### SELECTED EXTRACT
------------

Last nights at work come soon
Ending my Ottawa year quietly
Manning a dark office alone
Contemplating the journey home

Last visits with mainland friends
A pub of pints and tales
Laughing our way towards next year
Knowing next year is only weeks away

But it’s also a time for firsts
The first breath of salty sea air
First greetings with parents
First steps in childhood home

The first tree ornament to be hung
First walk about downtown streets
First home cooked meal
And first moments of well watched Christmas movies

Just a few more days of lasts
Until the first of the firsts
Flies me home
To begin again


DAYS…
--- It’s cold on Tuesday.  I walk to the caf for lunch and it’s not so bad… but coming back, with the wind in my face… thank goodness it was warm food I got.
--- The rest of Tuesday and Wednesday is pretty normal times for dayshift.

NIGHTS…
--- Fair amount of SICAR to do first night.  So plenty of looking at shoe impressions on snowy roads and paths all across the country.
--- Also get Thai food for the first time in months. 
--- Night two is pretty quiet and is a nice way to slide into the days off.

SATURDAY…
--- Long walk in the woods.  It’s the best time of year for this.  Ground is frozen so it’s good for walking anywhere… no muddy places to worry about.  But it isn’t so cold that you can’t manage.  Lots of layers and I’m trekking all over.

SUNDAY…
--- Another good walk and some quiet times around the house.

MONDAY…
--- Lee Valley trip.  It’s madness there but they at least have another cash open for those just getting stocking stuffers… so I’m in and out pretty good. 
--- The highway isn’t so nice though.  I swear the only time I can drive on the highway successfully is at 5:30 in the morning before dayshift.  Any other time the road is literally stopped dead with construction traffic.  Takes close to 40 minutes to drive to Lee Valley.  No traffic would get me there in about twenty.

------------

### SOURCE DATA
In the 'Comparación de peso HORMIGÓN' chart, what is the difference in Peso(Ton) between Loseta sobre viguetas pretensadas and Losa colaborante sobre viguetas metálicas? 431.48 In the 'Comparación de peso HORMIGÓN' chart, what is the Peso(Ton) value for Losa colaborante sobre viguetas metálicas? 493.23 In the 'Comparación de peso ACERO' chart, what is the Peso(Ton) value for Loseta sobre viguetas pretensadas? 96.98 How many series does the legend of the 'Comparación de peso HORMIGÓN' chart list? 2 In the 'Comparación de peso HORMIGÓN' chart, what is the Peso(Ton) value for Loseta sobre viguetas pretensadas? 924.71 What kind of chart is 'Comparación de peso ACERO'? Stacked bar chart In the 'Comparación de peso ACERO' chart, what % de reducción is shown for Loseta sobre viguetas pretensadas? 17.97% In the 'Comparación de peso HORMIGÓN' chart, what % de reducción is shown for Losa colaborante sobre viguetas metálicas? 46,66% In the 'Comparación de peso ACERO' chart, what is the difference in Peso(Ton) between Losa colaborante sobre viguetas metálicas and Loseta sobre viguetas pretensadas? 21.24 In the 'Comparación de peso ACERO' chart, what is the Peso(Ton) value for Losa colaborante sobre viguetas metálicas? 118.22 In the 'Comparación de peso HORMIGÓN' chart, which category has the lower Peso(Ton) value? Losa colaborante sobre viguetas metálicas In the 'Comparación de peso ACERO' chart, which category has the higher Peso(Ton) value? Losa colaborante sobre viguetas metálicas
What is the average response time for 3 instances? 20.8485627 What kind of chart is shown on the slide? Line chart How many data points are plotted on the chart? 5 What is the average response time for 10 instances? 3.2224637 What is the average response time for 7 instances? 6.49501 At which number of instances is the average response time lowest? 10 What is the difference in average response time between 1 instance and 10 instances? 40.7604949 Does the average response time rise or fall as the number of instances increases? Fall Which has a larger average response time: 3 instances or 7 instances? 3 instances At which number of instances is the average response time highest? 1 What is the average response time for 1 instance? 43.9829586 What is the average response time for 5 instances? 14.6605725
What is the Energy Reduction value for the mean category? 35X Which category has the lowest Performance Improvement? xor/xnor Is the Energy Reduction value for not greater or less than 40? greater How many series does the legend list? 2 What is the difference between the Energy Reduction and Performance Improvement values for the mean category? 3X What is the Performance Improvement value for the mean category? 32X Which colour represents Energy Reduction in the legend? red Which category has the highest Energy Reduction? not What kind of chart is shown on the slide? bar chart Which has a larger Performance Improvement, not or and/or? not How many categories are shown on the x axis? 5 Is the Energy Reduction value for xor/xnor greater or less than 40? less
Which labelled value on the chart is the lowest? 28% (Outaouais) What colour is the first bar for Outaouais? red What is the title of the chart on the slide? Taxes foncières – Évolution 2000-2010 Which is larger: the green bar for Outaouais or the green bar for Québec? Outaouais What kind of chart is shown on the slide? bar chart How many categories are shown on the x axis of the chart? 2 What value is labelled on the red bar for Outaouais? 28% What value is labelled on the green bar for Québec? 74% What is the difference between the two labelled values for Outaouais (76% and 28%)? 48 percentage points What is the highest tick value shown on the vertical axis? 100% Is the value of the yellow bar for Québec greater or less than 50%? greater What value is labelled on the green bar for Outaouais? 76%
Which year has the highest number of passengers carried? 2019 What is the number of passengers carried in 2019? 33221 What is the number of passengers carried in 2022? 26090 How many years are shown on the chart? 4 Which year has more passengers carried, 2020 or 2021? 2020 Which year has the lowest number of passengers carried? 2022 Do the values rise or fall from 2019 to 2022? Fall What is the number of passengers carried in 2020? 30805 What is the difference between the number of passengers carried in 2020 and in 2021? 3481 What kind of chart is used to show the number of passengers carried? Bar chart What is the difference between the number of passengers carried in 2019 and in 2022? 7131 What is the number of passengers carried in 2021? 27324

------------

### TO DO
- A) Answer these questions about the Ottawa journal, one line each:
(i) What does the writer walk to on Tuesday for lunch?
(ii) What food does the writer get for the first time in months during the night shifts?
(iii) According to the Monday entry, about how long does the drive to Lee Valley take without traffic?
- B) From the two stanzas of the Ottawa journal that begin "But it’s also a time for firsts", list every first that is named.
- C) Write out the passage of the Ottawa journal from "--- The rest" to "time in months.", word for word.

### ANSWERS BY ITEM NUMBER
- A)
(i) The caf.
(ii) Thai food.
(iii) About twenty minutes.

- B)
The first breath of salty sea air
First greetings with parents
First steps in childhood home
The first tree ornament to be hung
First walk about downtown streets
First home cooked meal
First moments of well watched Christmas movies

- C)
--- The rest of Tuesday and Wednesday is pretty normal times for dayshift.

NIGHTS…
--- Fair amount of SICAR to do first night.  So plenty of looking at shoe impressions on snowy roads and paths all across the country.
--- Also get Thai food for the first time in months.